→ COMPLETE THE FOLLOWING
1: Reproduce the part of the Pleischl biography from "While at Prague" to "and soda products.".
2: According to the Pleischl biography, which of Pleischl's pupils later succeeded in liquefying carbon dioxide?

→ PASSAGE SHOWN

Adolf Martin Pleischl (10 October 1787 – 31 July 1867) was an Austrian chemist and medical doctor.

==Biography==
Pleischl was born on 10 October 1787 in Horní Planá. In 1815 he obtained his medical doctorate from the University of Prague, where he later served as a professor of general and pharmaceutical chemistry (1821–1838). At Prague he is credited with improvement and redevelopment of the chemical-pharmaceutical institute. In 1838 he relocated to the University of Vienna, where he also redeveloped and modernized its chemical and pharmaceutical facilities. As an instructor, two of his better-known students were Johann Florian Heller (1813–1871) and Johann August Natterer (1821–1900).

While at Prague he performed the first scientific analysis of its water (the Vltava River, city fountains, drinking water). He also analysed the thermal springs of Bohemian spa sites, and was an enthusiastic recruiter for spa treatment at Karlsbad (now Karlovy Vary), Marienbad (now Mariánské Lázně), Franzensbad (now Františkovy Lázně) and Teplice. His endorsement of Karlsbad water helped lead to a lucrative source of income through the export of bottled water and soda products.

Pleischl is credited with the creation of a safe non-metallic enamel for coating metal dishes. Also, he attempted to liquefy carbon dioxide by means of pressure and low temperature, a process that was later successfully achieved by his pupil, Johann August Natterer.

In his later years, he was awarded with the Knight's Cross of the Order of Franz Joseph. He died on 31 July 1867 in Dorf an der Enns. In 1949, the "Pleischlgasse" in Simmering (11th district of Vienna) was named in his honour. His daughter Mary, was married to physician Johann von Oppolzer (1808–1871).

(Stored data)

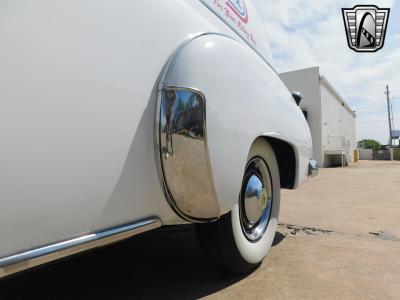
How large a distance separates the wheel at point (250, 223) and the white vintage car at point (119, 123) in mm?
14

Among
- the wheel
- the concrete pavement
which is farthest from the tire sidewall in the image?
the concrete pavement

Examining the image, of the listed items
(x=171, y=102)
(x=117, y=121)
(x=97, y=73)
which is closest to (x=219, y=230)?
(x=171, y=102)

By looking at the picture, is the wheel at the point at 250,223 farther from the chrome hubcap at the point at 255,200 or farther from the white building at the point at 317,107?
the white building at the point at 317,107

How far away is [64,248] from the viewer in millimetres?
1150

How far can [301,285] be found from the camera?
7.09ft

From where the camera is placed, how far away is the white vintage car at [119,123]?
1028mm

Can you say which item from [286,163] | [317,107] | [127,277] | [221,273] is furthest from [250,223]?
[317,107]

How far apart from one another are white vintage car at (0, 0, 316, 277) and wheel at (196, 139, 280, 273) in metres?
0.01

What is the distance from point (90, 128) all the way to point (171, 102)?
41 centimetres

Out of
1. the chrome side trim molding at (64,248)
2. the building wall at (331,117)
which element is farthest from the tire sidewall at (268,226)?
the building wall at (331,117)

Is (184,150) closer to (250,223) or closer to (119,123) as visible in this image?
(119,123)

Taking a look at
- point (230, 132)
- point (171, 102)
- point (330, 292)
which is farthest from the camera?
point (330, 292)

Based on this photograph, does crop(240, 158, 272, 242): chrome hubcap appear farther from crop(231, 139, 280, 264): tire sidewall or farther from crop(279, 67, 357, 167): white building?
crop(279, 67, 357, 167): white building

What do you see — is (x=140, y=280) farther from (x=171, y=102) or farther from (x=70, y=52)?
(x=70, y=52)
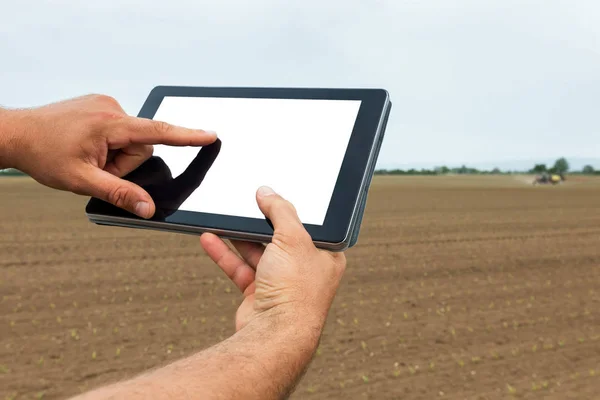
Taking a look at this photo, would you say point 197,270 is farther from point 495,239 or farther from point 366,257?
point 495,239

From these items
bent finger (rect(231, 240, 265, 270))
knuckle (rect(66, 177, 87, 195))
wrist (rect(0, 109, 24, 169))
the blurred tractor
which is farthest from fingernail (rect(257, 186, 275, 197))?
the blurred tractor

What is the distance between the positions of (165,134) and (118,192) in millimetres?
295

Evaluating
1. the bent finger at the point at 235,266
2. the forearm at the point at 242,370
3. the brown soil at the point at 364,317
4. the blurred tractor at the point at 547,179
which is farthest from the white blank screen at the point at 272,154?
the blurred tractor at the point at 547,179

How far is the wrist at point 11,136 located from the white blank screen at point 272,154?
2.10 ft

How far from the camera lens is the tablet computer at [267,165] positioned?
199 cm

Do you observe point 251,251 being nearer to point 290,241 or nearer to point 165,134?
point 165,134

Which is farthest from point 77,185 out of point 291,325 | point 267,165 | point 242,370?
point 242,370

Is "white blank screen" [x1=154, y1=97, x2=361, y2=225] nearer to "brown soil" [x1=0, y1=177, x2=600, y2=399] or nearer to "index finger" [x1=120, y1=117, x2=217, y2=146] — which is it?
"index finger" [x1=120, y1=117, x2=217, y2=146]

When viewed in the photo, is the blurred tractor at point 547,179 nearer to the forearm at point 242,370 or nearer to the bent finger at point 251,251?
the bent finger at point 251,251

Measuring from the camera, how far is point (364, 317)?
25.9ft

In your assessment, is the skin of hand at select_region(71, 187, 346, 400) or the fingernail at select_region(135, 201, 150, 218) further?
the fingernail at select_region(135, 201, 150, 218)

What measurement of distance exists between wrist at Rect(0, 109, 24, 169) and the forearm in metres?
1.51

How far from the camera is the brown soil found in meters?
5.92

→ SOLUTIONS PER TASK
1:
While at Prague he performed the first scientific analysis of its water (the Vltava River, city fountains, drinking water). He also analysed the thermal springs of Bohemian spa sites, and was an enthusiastic recruiter for spa treatment at Karlsbad (now Karlovy Vary), Marienbad (now Mariánské Lázně), Franzensbad (now Františkovy Lázně) and Teplice. His endorsement of Karlsbad water helped lead to a lucrative source of income through the export of bottled water and soda products.

2: Johann August Natterer